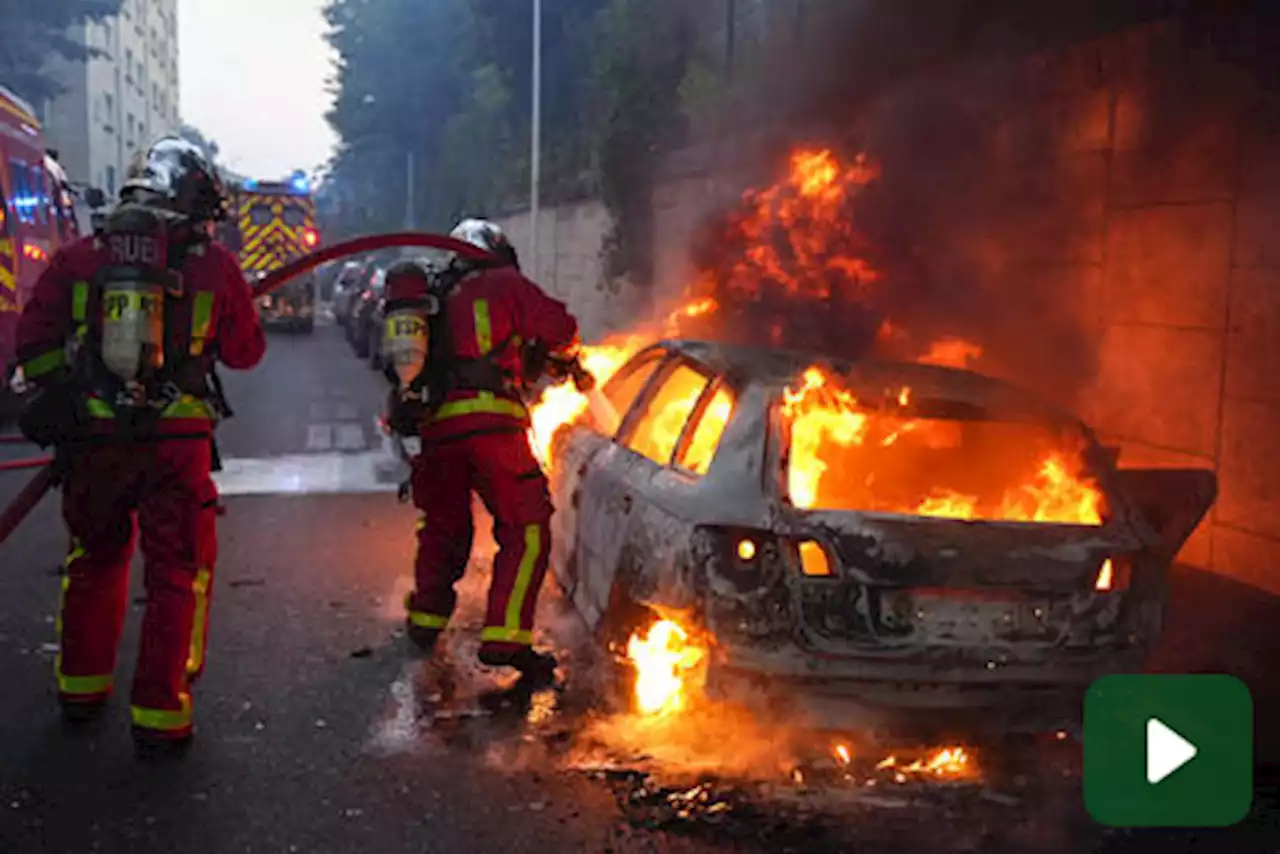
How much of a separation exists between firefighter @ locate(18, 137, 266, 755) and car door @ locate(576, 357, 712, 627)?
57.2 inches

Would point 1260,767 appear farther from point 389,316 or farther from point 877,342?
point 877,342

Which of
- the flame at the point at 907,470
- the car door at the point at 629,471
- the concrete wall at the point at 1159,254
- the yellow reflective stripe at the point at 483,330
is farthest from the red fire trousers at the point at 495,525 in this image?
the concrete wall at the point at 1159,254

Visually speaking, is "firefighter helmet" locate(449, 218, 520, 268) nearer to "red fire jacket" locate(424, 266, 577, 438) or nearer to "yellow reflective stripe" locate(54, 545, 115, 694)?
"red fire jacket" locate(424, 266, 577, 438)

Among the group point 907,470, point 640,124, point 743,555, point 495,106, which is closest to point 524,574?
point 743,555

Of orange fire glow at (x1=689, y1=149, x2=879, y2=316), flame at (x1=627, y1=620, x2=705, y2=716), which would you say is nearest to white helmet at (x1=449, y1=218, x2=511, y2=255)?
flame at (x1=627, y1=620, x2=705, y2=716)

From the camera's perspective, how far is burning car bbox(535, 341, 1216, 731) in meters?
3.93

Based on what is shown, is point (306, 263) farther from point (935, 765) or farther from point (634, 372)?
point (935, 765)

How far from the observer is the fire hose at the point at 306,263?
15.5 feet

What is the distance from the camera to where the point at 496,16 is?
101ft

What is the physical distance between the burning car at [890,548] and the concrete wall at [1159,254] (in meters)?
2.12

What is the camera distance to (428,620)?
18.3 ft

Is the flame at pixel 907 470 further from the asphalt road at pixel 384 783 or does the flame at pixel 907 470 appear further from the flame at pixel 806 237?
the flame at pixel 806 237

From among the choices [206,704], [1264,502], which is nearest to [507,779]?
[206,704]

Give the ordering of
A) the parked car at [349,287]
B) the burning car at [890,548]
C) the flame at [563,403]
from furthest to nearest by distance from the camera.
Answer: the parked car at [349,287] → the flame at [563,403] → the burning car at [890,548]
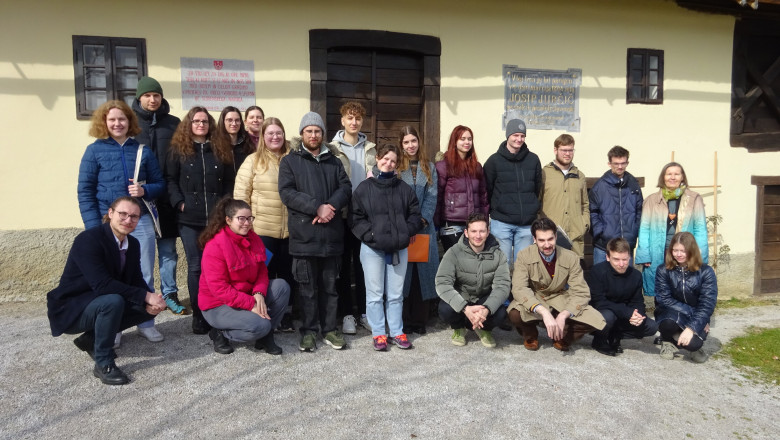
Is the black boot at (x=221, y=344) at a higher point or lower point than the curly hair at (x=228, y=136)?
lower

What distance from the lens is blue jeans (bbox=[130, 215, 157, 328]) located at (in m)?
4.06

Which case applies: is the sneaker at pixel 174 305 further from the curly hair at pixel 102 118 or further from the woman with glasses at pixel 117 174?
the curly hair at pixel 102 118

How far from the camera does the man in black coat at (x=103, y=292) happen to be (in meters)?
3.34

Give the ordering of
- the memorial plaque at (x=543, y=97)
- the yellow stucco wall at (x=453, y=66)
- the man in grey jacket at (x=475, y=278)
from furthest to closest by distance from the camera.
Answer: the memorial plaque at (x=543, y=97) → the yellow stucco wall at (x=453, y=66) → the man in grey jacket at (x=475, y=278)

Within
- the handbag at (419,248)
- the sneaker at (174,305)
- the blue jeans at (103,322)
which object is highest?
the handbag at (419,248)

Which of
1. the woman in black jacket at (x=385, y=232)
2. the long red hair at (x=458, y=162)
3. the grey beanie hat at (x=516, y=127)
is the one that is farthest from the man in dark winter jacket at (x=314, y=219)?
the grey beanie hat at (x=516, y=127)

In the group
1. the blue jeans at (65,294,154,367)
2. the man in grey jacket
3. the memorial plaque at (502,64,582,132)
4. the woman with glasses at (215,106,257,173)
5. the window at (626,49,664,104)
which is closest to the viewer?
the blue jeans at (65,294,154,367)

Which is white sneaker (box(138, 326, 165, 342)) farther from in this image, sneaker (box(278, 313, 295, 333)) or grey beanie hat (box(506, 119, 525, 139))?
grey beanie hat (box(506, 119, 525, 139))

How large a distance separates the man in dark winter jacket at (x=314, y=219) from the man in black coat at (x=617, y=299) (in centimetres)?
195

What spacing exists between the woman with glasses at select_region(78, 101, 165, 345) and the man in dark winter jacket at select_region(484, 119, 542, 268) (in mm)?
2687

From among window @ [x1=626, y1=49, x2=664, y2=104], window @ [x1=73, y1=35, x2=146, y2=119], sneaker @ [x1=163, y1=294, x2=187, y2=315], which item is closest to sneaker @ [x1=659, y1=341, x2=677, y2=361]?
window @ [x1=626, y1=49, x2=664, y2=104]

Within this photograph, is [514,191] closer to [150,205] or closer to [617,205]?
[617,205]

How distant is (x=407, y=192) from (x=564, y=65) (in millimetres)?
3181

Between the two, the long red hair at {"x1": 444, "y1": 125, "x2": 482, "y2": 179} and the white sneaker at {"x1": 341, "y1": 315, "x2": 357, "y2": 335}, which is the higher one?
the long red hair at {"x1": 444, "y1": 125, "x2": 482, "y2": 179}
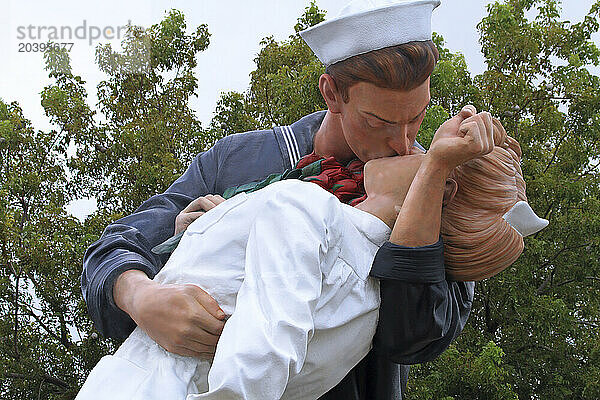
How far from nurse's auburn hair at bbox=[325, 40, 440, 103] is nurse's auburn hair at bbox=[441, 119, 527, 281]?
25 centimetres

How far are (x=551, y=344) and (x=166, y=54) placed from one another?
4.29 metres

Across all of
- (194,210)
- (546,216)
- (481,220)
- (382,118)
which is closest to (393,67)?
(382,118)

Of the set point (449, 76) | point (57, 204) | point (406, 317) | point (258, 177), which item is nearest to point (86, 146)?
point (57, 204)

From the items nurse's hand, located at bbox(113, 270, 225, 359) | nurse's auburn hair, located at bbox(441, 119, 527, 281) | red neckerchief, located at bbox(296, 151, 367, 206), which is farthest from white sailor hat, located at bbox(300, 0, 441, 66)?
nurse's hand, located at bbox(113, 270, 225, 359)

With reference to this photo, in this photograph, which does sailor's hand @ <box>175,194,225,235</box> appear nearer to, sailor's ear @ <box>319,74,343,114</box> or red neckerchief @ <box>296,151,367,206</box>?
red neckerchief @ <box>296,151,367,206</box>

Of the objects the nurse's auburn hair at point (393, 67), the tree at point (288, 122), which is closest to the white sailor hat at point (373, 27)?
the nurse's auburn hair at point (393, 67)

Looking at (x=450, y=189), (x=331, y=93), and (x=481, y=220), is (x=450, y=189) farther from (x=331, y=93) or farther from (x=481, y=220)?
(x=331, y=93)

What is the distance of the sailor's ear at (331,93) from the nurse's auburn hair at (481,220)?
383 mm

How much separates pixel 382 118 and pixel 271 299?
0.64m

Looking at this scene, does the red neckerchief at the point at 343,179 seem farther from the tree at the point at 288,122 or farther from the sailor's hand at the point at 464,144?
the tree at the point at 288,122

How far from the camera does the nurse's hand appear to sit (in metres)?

◆ ◆ ◆ ◆ ◆ ◆ ◆

Set problem
Reproduce the material word for word. Any pictures should be left out of the copy.

Solution to this exercise
How much of a separation exists between firefighter @ locate(18, 137, 266, 755) and car door @ locate(576, 357, 712, 627)?
57.2 inches

Would point 1260,767 appear farther from point 389,316 or farther from point 877,342?
point 877,342

Which of
- the flame at the point at 907,470
- the car door at the point at 629,471
- the concrete wall at the point at 1159,254
- the yellow reflective stripe at the point at 483,330
is farthest from the red fire trousers at the point at 495,525 in this image?
the concrete wall at the point at 1159,254

Visually speaking, is "firefighter helmet" locate(449, 218, 520, 268) nearer to "red fire jacket" locate(424, 266, 577, 438) or nearer to "yellow reflective stripe" locate(54, 545, 115, 694)?
"red fire jacket" locate(424, 266, 577, 438)

Among the group point 907,470, point 640,124, point 743,555, point 495,106, which is closest to point 524,574?
point 743,555

Of orange fire glow at (x1=689, y1=149, x2=879, y2=316), flame at (x1=627, y1=620, x2=705, y2=716), which would you say is nearest to white helmet at (x1=449, y1=218, x2=511, y2=255)?
flame at (x1=627, y1=620, x2=705, y2=716)

From the camera's perspective, how far is burning car bbox(535, 341, 1216, 731) in meters?
3.93

Based on what is shown, is point (306, 263) farther from point (935, 765) or farther from point (634, 372)?
point (935, 765)

How far from the observer is the fire hose at the point at 306,263?
15.5 feet

What is the distance from the camera to where the point at 496,16 is?
101ft

What is the physical distance between the burning car at [890,548] and the concrete wall at [1159,254] (in meters)?
2.12

What is the camera distance to (428,620)?
18.3 ft

Is the flame at pixel 907 470 further from the asphalt road at pixel 384 783 or does the flame at pixel 907 470 appear further from the flame at pixel 806 237?
the flame at pixel 806 237

From among the choices [206,704], [1264,502], which is nearest to [507,779]?
[206,704]

Give the ordering of
A) the parked car at [349,287]
B) the burning car at [890,548]
C) the flame at [563,403]
from furthest to nearest by distance from the camera.
Answer: the parked car at [349,287] → the flame at [563,403] → the burning car at [890,548]
Is the black boot at (x=221, y=344) at a higher point or lower point than the curly hair at (x=228, y=136)?
lower

What distance from the lens is blue jeans (bbox=[130, 215, 157, 328]) located at (in m)?
4.06

Which case applies: is the sneaker at pixel 174 305 further from the curly hair at pixel 102 118 or further from the woman with glasses at pixel 117 174?
the curly hair at pixel 102 118

How far from the camera does the man in black coat at (x=103, y=292) happen to be (in meters)?
3.34

Give the ordering of
- the memorial plaque at (x=543, y=97)
- the yellow stucco wall at (x=453, y=66)
- the man in grey jacket at (x=475, y=278)
from furthest to closest by distance from the camera.
Answer: the memorial plaque at (x=543, y=97) → the yellow stucco wall at (x=453, y=66) → the man in grey jacket at (x=475, y=278)

Within
- the handbag at (419,248)
- the sneaker at (174,305)
- the blue jeans at (103,322)
which object is highest?
the handbag at (419,248)

Which of
1. the woman in black jacket at (x=385, y=232)
2. the long red hair at (x=458, y=162)
3. the grey beanie hat at (x=516, y=127)
is the one that is farthest from the man in dark winter jacket at (x=314, y=219)?
the grey beanie hat at (x=516, y=127)

In the group
1. the blue jeans at (65,294,154,367)
2. the man in grey jacket
3. the memorial plaque at (502,64,582,132)
4. the woman with glasses at (215,106,257,173)
5. the window at (626,49,664,104)
which is closest to the viewer?
the blue jeans at (65,294,154,367)

Which is white sneaker (box(138, 326, 165, 342)) farther from in this image, sneaker (box(278, 313, 295, 333)) or grey beanie hat (box(506, 119, 525, 139))?
grey beanie hat (box(506, 119, 525, 139))

How large a distance separates the man in dark winter jacket at (x=314, y=219) from the man in black coat at (x=617, y=299) (in centimetres)?
195

What spacing exists between the woman with glasses at select_region(78, 101, 165, 345) and the man in dark winter jacket at select_region(484, 119, 542, 268) (in mm)?
2687

From among window @ [x1=626, y1=49, x2=664, y2=104], window @ [x1=73, y1=35, x2=146, y2=119], sneaker @ [x1=163, y1=294, x2=187, y2=315], which item is closest to sneaker @ [x1=659, y1=341, x2=677, y2=361]?
window @ [x1=626, y1=49, x2=664, y2=104]

Within this photograph, is [514,191] closer to [150,205] or closer to [617,205]?
[617,205]

How distant is (x=407, y=192) from (x=564, y=65) (in millimetres)?
3181

Between the two, the long red hair at {"x1": 444, "y1": 125, "x2": 482, "y2": 179} and the white sneaker at {"x1": 341, "y1": 315, "x2": 357, "y2": 335}, which is the higher one?
the long red hair at {"x1": 444, "y1": 125, "x2": 482, "y2": 179}
How far from nurse's auburn hair at bbox=[325, 40, 440, 103] is nurse's auburn hair at bbox=[441, 119, 527, 281]?
25 centimetres

How far are (x=551, y=344) and (x=166, y=54) placed from one another?
4.29 metres

Across all of
- (194,210)
- (546,216)
- (481,220)
- (382,118)
which is closest to (393,67)?
(382,118)

Of the set point (449, 76) | point (57, 204) | point (406, 317) | point (258, 177), which item is nearest to point (86, 146)?
point (57, 204)

From the items nurse's hand, located at bbox(113, 270, 225, 359) | nurse's auburn hair, located at bbox(441, 119, 527, 281) | red neckerchief, located at bbox(296, 151, 367, 206), which is farthest from white sailor hat, located at bbox(300, 0, 441, 66)?
nurse's hand, located at bbox(113, 270, 225, 359)

With reference to this photo, in this photograph, which does sailor's hand @ <box>175,194,225,235</box> appear nearer to, sailor's ear @ <box>319,74,343,114</box> or red neckerchief @ <box>296,151,367,206</box>?
red neckerchief @ <box>296,151,367,206</box>

Of the objects the nurse's auburn hair at point (393, 67), the tree at point (288, 122), which is closest to the white sailor hat at point (373, 27)?
the nurse's auburn hair at point (393, 67)

Looking at (x=450, y=189), (x=331, y=93), and (x=481, y=220), is (x=450, y=189) farther from (x=331, y=93) or farther from (x=481, y=220)?
(x=331, y=93)

What is the distance of the sailor's ear at (331,93) from the nurse's auburn hair at (481,220)?
383 mm

How much separates pixel 382 118 and pixel 271 299?
0.64m

Looking at this scene, does the red neckerchief at the point at 343,179 seem farther from the tree at the point at 288,122 or farther from the sailor's hand at the point at 464,144?
the tree at the point at 288,122

How far from the camera does the nurse's hand appear to sit (in metres)?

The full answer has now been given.